Barron's did a review of 14 of the biggest and most prestigious brokerage (trading) firms. Their review covered 6 months, 1 year, 3 years, and 5 years. What did they find? Every one of the firms lost their clients money by failing to see the market meltdown coming. Click for larger image.

Keep in mind, these guys are supposed to be the experts. Yet they didn't generate net positive returns for their clients during any of the time periods tracked. Even a broken clock gets it right two times a day.

Why do I bring this up? Am I just pointing out the obvious? No, I'm pointing this out because we now have market experts telling us that we need to allow AIG's executives to keep their bonuses. As Devilstower tells us, the same people who didn't see the meltdown coming now believe that handing out million dollar bonuses for failure is a good idea.

Take Columbia University Professor of Financial Institutions, Charles Calomiris, for example. He believes we should just let AIG figure it out because, you know, they did such a standout job the last time. After telling us that we don't know what's going on in the financial trenches, he writes:

This illustrates the importance of avoiding government micromanagement of these institutions, since it is very hard for taxpayers, politicians, or bureaucrats to make such judgments ... Nevertheless, as a country we need to find the courage and strength of character to put the national interest above our own desires to punish financial institutions. Withholding effective support [for things like bonuses] will delay our recovery.
Calomiris offers the following advice: "What we need is, we need to compensate them so they stop losing money for us."
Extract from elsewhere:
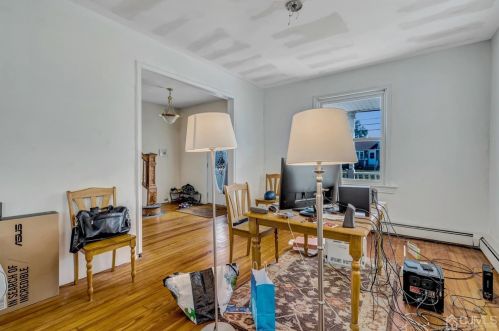 30 Freeman St, Woodbridge NJ  07095-3423 exterior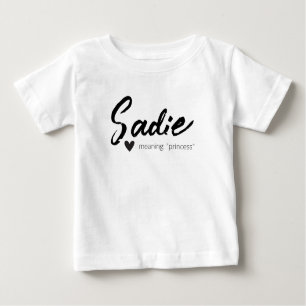 Sadie Name bedeutet minimale moderne Textkalligrap Baby T-shirt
So if I got this right, we need to pay people not to lose money ... after they paid themselves a ton of cash (with bonuses) to lose money and wreck our economy. This is like saying we need to pay bonuses to the crew "Heckuva a job Brownie" left behind after Katrina laid waste to Louisiana because without the bonuses they might do a worse job then they did during Katrina. Huh? Does this make sense to anyone? Not to me it doesn't.

Let's make this simple: What Calomiris is advocating represents the logic that drives failure.

But what else would you expect from someone who moonlights as an analyst for the right wing, and uncritically "free market" oriented, American Enterprise Institute.